_Exercise brief:_
All lines from the opening of the data to the line containing "order: Perissodactyla" must be returned unchanged, and only those lines.

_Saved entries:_
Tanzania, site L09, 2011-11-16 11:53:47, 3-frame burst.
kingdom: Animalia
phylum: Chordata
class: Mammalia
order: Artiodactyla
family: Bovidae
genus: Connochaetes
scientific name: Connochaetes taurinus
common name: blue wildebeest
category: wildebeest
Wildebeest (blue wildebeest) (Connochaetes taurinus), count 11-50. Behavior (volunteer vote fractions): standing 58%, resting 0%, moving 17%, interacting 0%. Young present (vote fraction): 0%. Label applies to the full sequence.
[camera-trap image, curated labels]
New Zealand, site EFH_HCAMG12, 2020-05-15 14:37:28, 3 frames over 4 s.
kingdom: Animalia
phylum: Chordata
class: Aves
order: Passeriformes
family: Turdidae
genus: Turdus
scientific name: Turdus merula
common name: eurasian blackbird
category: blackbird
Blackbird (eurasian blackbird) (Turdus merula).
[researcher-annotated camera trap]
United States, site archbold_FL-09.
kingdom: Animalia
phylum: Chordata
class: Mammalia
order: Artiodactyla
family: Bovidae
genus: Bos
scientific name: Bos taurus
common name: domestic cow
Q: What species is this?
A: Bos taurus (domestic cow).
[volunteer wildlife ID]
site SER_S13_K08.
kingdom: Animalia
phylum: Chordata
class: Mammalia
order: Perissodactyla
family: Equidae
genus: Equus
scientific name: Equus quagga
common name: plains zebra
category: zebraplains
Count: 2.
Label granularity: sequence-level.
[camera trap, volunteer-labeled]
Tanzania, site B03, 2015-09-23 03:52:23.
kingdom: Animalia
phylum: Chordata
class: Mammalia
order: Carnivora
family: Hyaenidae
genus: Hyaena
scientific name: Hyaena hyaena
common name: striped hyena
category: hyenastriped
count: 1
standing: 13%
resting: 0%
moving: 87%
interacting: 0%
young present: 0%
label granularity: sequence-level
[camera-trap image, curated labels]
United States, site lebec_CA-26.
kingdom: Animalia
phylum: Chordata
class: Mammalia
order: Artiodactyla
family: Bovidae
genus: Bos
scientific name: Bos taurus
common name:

_Your solution:_
Tanzania, site L09, 2011-11-16 11:53:47, 3-frame burst.
kingdom: Animalia
phylum: Chordata
class: Mammalia
order: Artiodactyla
family: Bovidae
genus: Connochaetes
scientific name: Connochaetes taurinus
common name: blue wildebeest
category: wildebeest
Wildebeest (blue wildebeest) (Connochaetes taurinus), count 11-50. Behavior (volunteer vote fractions): standing 58%, resting 0%, moving 17%, interacting 0%. Young present (vote fraction): 0%. Label applies to the full sequence.
[camera-trap image, curated labels]
New Zealand, site EFH_HCAMG12, 2020-05-15 14:37:28, 3 frames over 4 s.
kingdom: Animalia
phylum: Chordata
class: Aves
order: Passeriformes
family: Turdidae
genus: Turdus
scientific name: Turdus merula
common name: eurasian blackbird
category: blackbird
Blackbird (eurasian blackbird) (Turdus merula).
[researcher-annotated camera trap]
United States, site archbold_FL-09.
kingdom: Animalia
phylum: Chordata
class: Mammalia
order: Artiodactyla
family: Bovidae
genus: Bos
scientific name: Bos taurus
common name: domestic cow
Q: What species is this?
A: Bos taurus (domestic cow).
[volunteer wildlife ID]
site SER_S13_K08.
kingdom: Animalia
phylum: Chordata
class: Mammalia
order: Perissodactyla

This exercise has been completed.